The data
------------

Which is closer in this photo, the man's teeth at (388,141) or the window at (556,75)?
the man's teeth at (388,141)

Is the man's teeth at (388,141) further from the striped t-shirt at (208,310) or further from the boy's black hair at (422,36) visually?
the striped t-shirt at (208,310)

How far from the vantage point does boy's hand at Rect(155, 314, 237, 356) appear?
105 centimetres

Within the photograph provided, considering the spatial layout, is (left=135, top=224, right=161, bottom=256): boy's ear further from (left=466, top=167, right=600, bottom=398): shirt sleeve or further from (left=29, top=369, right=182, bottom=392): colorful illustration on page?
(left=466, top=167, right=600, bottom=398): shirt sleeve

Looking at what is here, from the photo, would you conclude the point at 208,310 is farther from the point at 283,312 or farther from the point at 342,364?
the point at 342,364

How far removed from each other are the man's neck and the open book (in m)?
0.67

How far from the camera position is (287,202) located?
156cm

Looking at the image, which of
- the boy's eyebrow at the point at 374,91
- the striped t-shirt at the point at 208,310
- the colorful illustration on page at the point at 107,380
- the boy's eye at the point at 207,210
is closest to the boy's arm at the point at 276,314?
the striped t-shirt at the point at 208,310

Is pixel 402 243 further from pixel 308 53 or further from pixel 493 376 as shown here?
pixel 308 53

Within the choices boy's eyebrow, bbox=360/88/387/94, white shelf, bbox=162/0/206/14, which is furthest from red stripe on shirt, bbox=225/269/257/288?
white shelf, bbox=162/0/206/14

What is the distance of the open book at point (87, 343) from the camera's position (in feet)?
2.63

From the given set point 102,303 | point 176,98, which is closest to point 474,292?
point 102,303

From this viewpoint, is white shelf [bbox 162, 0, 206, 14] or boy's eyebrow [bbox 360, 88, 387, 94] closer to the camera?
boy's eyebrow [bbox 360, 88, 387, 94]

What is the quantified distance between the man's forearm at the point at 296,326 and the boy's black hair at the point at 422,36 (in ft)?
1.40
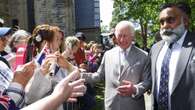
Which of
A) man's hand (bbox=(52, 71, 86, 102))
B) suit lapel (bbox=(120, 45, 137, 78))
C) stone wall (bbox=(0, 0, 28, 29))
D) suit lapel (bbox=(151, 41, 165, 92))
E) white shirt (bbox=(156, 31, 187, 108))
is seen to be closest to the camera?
man's hand (bbox=(52, 71, 86, 102))

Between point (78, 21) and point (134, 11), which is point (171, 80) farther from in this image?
point (78, 21)

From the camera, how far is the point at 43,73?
Answer: 18.2 feet

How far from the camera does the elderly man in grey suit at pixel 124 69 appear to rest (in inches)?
249

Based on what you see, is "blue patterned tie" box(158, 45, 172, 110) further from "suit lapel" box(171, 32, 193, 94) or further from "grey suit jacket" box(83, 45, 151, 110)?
"grey suit jacket" box(83, 45, 151, 110)

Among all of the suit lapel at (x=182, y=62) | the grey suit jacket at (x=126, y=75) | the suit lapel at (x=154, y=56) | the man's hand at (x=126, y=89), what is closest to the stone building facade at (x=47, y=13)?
the grey suit jacket at (x=126, y=75)

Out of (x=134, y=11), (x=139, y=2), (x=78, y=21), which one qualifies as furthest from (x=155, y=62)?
(x=78, y=21)

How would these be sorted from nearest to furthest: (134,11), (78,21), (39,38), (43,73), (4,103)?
1. (4,103)
2. (43,73)
3. (39,38)
4. (134,11)
5. (78,21)

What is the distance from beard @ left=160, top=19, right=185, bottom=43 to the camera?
17.8 feet

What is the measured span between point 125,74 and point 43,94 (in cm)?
119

------------

Your goal
Can you retype all of the material above word for word, leaving the pictures out of your answer?

Output for this task
Which is closer in this photo, the man's teeth at (388,141) or the window at (556,75)?
the man's teeth at (388,141)

Is the man's teeth at (388,141) further from the striped t-shirt at (208,310) or further from the boy's black hair at (422,36) visually?
the striped t-shirt at (208,310)

How far from the vantage point does boy's hand at Rect(155, 314, 237, 356) appear?
105 centimetres

Within the photograph provided, considering the spatial layout, is (left=135, top=224, right=161, bottom=256): boy's ear further from (left=466, top=167, right=600, bottom=398): shirt sleeve or further from (left=29, top=369, right=182, bottom=392): colorful illustration on page?
(left=466, top=167, right=600, bottom=398): shirt sleeve

Looking at what is here, from the photo, would you conclude the point at 208,310 is farther from the point at 283,312 or farther from the point at 342,364?
the point at 342,364

How far removed from each other are the man's neck and the open book (in m)?
0.67

How far from the camera position is (287,202) located?
156cm

Looking at the image, which of
- the boy's eyebrow at the point at 374,91
- the striped t-shirt at the point at 208,310
- the colorful illustration on page at the point at 107,380
- the boy's eye at the point at 207,210
is closest to the boy's arm at the point at 276,314?
the striped t-shirt at the point at 208,310

Is pixel 402 243 further from pixel 308 53 or further from pixel 493 376 as shown here?
pixel 308 53

Within the choices boy's eyebrow, bbox=360/88/387/94, white shelf, bbox=162/0/206/14, which is furthest from red stripe on shirt, bbox=225/269/257/288?
white shelf, bbox=162/0/206/14

What is the distance of the open book at point (87, 343) from the camera's position (in feet)?
2.63

From the given set point 102,303 | point 176,98, which is closest to point 474,292?
point 102,303

From this viewpoint, is white shelf [bbox 162, 0, 206, 14] or boy's eyebrow [bbox 360, 88, 387, 94] closer to the camera?
boy's eyebrow [bbox 360, 88, 387, 94]

What is the quantified distance between the man's forearm at the point at 296,326 and the boy's black hair at the point at 422,36 (in ft)?
1.40
Which of
A) man's hand (bbox=(52, 71, 86, 102))
B) suit lapel (bbox=(120, 45, 137, 78))
C) stone wall (bbox=(0, 0, 28, 29))
D) suit lapel (bbox=(151, 41, 165, 92))
E) white shirt (bbox=(156, 31, 187, 108))
is seen to be closest to the camera?
man's hand (bbox=(52, 71, 86, 102))

Between point (78, 21) and point (134, 11), which is point (171, 80) farther from in this image?
point (78, 21)

From the camera, how far is the point at 43,73?
Answer: 18.2 feet

How far from the camera does the elderly man in grey suit at pixel 124 69 appear to rest (in inches)?
249

Based on what you see, is "blue patterned tie" box(158, 45, 172, 110) further from "suit lapel" box(171, 32, 193, 94) or further from "grey suit jacket" box(83, 45, 151, 110)?
"grey suit jacket" box(83, 45, 151, 110)

Among all of the suit lapel at (x=182, y=62) | the grey suit jacket at (x=126, y=75) | the suit lapel at (x=154, y=56) | the man's hand at (x=126, y=89), what is closest to the stone building facade at (x=47, y=13)?
the grey suit jacket at (x=126, y=75)

Out of (x=134, y=11), (x=139, y=2), (x=78, y=21), which one qualifies as furthest from (x=155, y=62)?
(x=78, y=21)

How would these be sorted from nearest to furthest: (134,11), (78,21), (39,38), (43,73), (4,103)?
1. (4,103)
2. (43,73)
3. (39,38)
4. (134,11)
5. (78,21)

What is the distance from beard @ left=160, top=19, right=185, bottom=43 to the camera?
17.8 feet

What is the measured span between point 125,74 and point 43,94 (in cm)?
119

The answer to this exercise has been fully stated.